Зубы у меня тоже были лучшие в городе.
Стервятник попятился назад и перекрестился.
Когда Диксон пошёл на поправку - если это чудовищное состояние распотрошённого и кое-как зашитого тряпичного зайца можно было называть поправкой - я забрала его из клиники к нам домой.
У бедняги Диксона никого не было, а сам о себе он позаботиться не мог. Он стал беспомощен не только физически, но и в умственном отношении напоминал пятилетнего ребёнка... впрочем, ребёнка довольно милого и доброжелательного.
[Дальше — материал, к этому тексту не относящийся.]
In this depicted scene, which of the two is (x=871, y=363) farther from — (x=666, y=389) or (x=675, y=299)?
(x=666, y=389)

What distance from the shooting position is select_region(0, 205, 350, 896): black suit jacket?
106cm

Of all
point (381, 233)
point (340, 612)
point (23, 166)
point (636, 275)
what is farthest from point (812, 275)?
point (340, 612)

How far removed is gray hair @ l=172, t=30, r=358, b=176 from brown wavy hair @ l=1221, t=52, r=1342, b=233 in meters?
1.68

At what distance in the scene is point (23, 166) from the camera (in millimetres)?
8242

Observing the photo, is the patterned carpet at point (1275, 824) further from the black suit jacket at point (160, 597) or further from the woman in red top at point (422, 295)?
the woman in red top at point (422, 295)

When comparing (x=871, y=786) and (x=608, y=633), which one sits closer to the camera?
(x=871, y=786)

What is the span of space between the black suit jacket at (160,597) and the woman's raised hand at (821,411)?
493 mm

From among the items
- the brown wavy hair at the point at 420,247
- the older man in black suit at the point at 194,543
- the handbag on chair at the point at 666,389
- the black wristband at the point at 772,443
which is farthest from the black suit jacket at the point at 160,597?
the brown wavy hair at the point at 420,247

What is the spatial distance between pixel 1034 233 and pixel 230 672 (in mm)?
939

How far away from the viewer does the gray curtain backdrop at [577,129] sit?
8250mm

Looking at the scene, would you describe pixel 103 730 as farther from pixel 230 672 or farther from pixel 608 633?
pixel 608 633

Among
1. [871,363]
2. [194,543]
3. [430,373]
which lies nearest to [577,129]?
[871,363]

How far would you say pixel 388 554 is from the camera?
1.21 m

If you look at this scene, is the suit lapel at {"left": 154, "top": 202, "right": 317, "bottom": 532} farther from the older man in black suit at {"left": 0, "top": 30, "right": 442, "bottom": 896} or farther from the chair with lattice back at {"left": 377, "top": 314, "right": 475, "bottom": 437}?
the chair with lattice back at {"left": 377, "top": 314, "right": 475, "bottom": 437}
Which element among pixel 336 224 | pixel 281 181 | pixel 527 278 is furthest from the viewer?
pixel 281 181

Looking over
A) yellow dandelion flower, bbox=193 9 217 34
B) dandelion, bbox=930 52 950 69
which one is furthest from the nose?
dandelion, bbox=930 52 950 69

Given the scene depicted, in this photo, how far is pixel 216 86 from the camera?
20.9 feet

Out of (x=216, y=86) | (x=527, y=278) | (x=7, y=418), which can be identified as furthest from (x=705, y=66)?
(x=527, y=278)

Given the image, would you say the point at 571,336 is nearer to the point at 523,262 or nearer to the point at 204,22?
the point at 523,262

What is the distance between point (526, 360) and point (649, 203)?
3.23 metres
Невыносимая боль сожгла его мозг, но не смогла уничтожить что-то, что составляло сердцевину сущности Диксона. Наблюдая за ним, я продолжала задаваться вопросом - сохранилась ли моя сердцевина? Стала ли я такой, как и было задумано земной природой, или у меня в голове поселилось странное нечто, сидит там на водительском месте, дёргает за серебристые паутинки, и давно умершая девочка послушно поворачивает туда, куда угодно логике, зародившейся под другими звёздами?